Ich überlege ob ich mit den zwei Schluck Wasser und dem bisschen O-Saft bis La Laguna komme. Könnte funktionieren, in der Abfahrt trinke ich eh kaum, aber es gibt ja noch einige Gegenanstiege, und auch wenn es nicht ganz so warm wie gestern ist, so fahre ich doch in der knalligen Sonne. Hm, während ich überlege fahre ich an den Restaurants vorbei.

Jetzt habe ich nur noch eine Chance, das Restaurant am El Portillo Aussichtspunkt. Nach einer kleinen Abfahrt erreiche ich den Abzweig zur TF-24, das Restaurant scheint nicht so überfüllt wie die ganzen anderen, trotzdem fahre ich vorbei und in den Anstieg auf die TF-24. Der zieht gleich völlig gerade mit gut 8% nach oben.

Nach dreihundert Metern geht mir auf, dass das keine gute Idee ist. Ich drehe um und rolle zurück zum Restaurant. Lieber gut versorgt die folgenden Kilometer genießen, als mit trockener Kehle bis La Laguna quälen.

Ich nutze die Pause um die Flaschen aufzufüllen zwei Tapas, einen Apfelkuchen und zwei Cafe con leche wegzuhauen. Gut KH-versorgt geht es dann in die Gerade mit dem Anstieg. Gar nicht so kurz das Ding.
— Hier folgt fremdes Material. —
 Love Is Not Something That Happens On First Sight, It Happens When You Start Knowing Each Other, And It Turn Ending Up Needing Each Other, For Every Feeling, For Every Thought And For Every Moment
Bis zu der Sternwarte gibt es noch einige Steigungen zu bewältigen, schließlich liegt die Straße dort ja auf über 2330 Metern Höhe.
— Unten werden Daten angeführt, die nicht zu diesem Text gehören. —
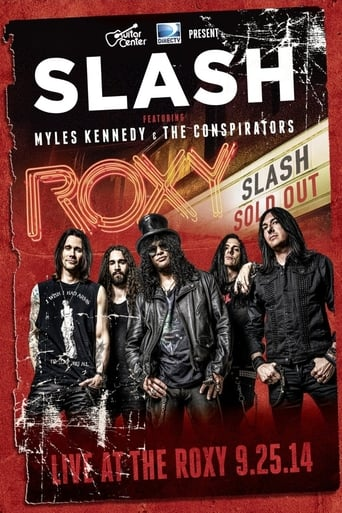 Poster of Slash Featuring Myles Kennedy & The Conspirators - Live At The Roxy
Die Luft ist mittlerweile sensationell klar, der Himmel quasi „ultrahimmelblau“. Sehr beeindruckend, solche Tage ohne Wolken, dabei mit so klarer Sicht gibt es hier sicher ganz selten. Ich versuche es fotografisch festzuhalten, dummerweise meldet die Kamera „Speicherkarte voll“. Mist, hatte ich vergessen zu tauschen gestern.

Der Anstieg bis zum höchsten Punkt läuft wirklich gut, nur die ersten Meter nach der Pause machte sich der volle Magen etwas bemerkbar.

Nun geht es bergab, und zwar lange. Und zunächst auf schlechter Straße. Dabei stecke ich die Querfugen noch gut weg, aber man muss extrem aufpassen, da auch immer wieder richtig schlechte Stellen umfahren werden wollen.

So ist es nicht ganz einfach die fantastische Aussicht zu genießen. Da ich aber keine Fotos schieße(n kann), kann ich es fast noch mehr genießen als sonst. Und ich habe bei dieser heiklen Abfahrt nicht das Gefummel mit der Kamera im Trikot, was ja immer einen Hauch Sturzrisiko birgt.

Einmal muss ich aber doch kurz anhalten und mit dem iPhone ein Foto machen, der Blick auf den Norden ist einfach zu gut.

Die Kilometer mit dem schlechten Belag erfordern viel Konzentration, besonders als es in den Kiefernwald geht. Denn nun sind durch das Wechselspiel von Licht und Schatten die teils heftigen Schlaglöcher schwer zu erkennen.

Trotzdem geht die Abfahrt besser als gedacht. Auch die Gegenanstiege funktionieren gut. Die kleinen knalle ich mit 350 Watt weg, die längeren sind nicht so ätzend wie gedacht.

Richtig geil wird es aber, als ich den glatten Belag weiter unten erreiche. Jetzt läuft die Abfahrt traumhaft schön. Auch wenn ich eigentlich recht verhalten fahre, so ist die Strecke einfach sehr schön rund zu fahren und im schattigen Wald ist es sehr angenehm kühl. Hier sind jetzt noch nicht mal 17° C.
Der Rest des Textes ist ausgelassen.